Somehow, I think not. And I rarely see upper middle class men going out in clothing that shows every mole on their bodies. So why is it that women hold themselves in such low self esteem that they believe that their sexuality is currency? And why is it that women allow other women to practice being defeated, rejected, victimized.
I would love to see a world where there was an instant interjection. Someone at the table just saying, “Mary. Stop living the martyr story. Stop talking about how you can’t get a break. Find your power woman!”
When I got home I was just exhausted by the energy in that space. I stood on the deck and listened to the wind saying nothing at all. And I thought, “What have I learned?”
My vigilance has increased for those times when I am shit talking to myself. I don’t want to be someone who only feels valuable if I have money; who dresses to fit in to some very skewed concept of feminine power; who gets into a biggest losers competition about how weak and damaged I am.

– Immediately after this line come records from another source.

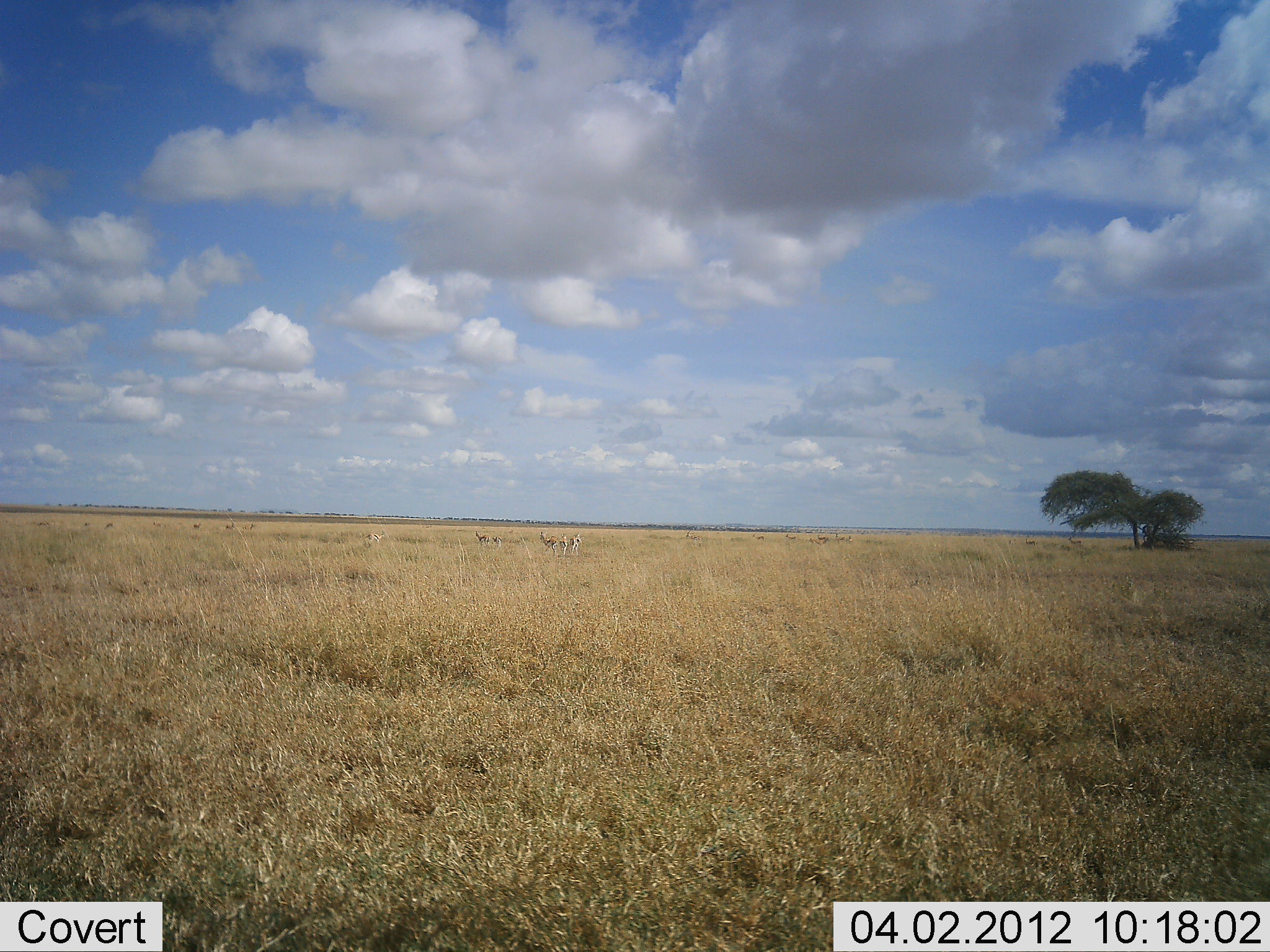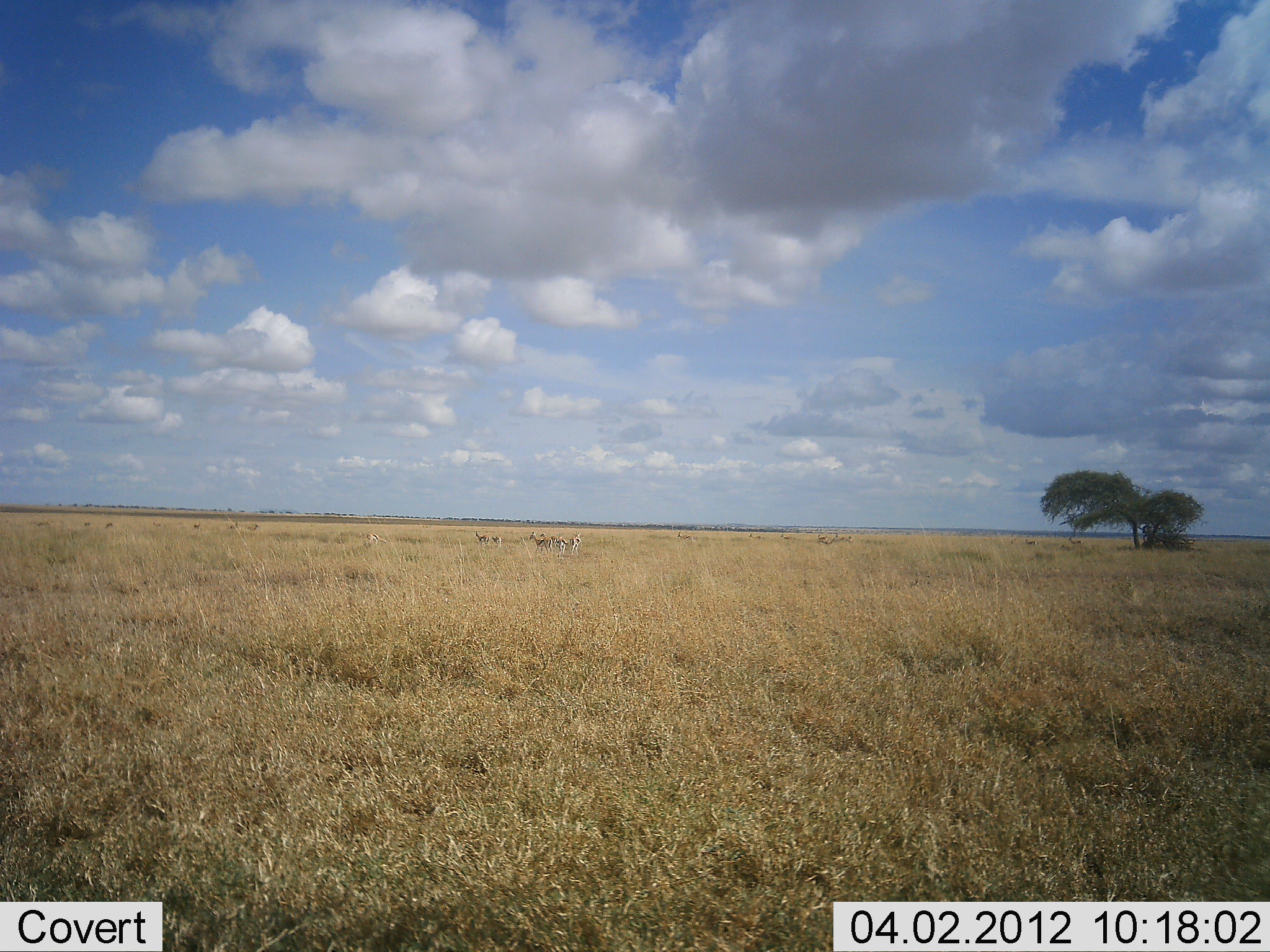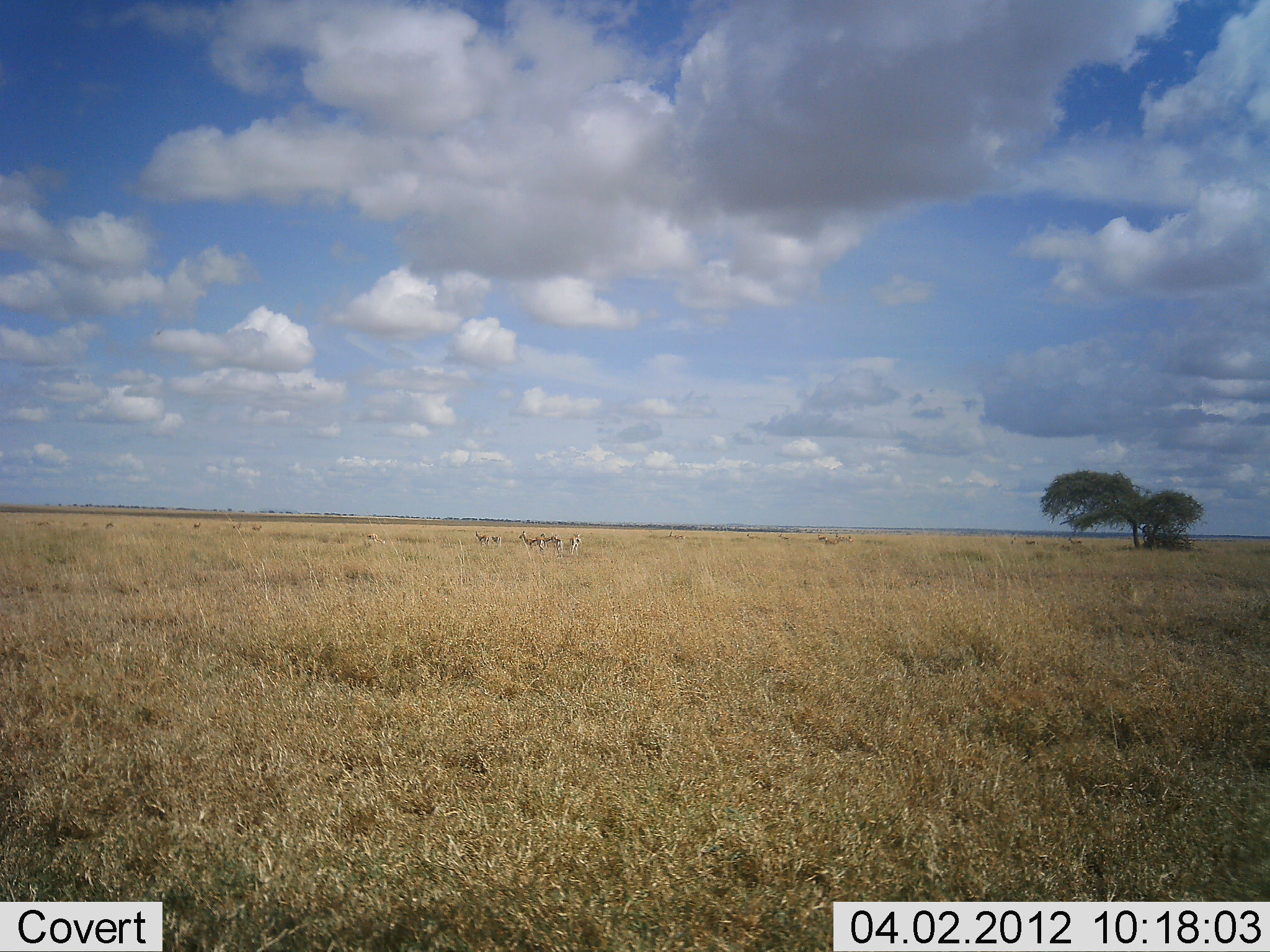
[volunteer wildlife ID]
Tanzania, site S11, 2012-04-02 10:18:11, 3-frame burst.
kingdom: Animalia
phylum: Chordata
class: Mammalia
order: Artiodactyla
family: Bovidae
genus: Eudorcas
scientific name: Eudorcas thomsonii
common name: thomson's gazelle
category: gazellethomsons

How women got to a place where they so clearly misunderstand the power of authenticity is absolutely clear to me. It has been a difficult and punishing journey through the generations to be a women. But enough is enough. It is time to understand what happened and to simply refuse to play into the “game”. Everyone who is alive has had to rise above challenges. It does not make you more interesting.
The way out is to be Pink or Serena Williams or Tina Fey or Adele but in your own way. Step into your own authenticity, and be “all that”, all that you are. It takes guts. It takes facing the fear and it takes facing a whole shit load of demons. And if for one minute you don’t think these giant spirited women haven’t gone through a process, you are falling for the myth trap of simply letting others tell you who you are.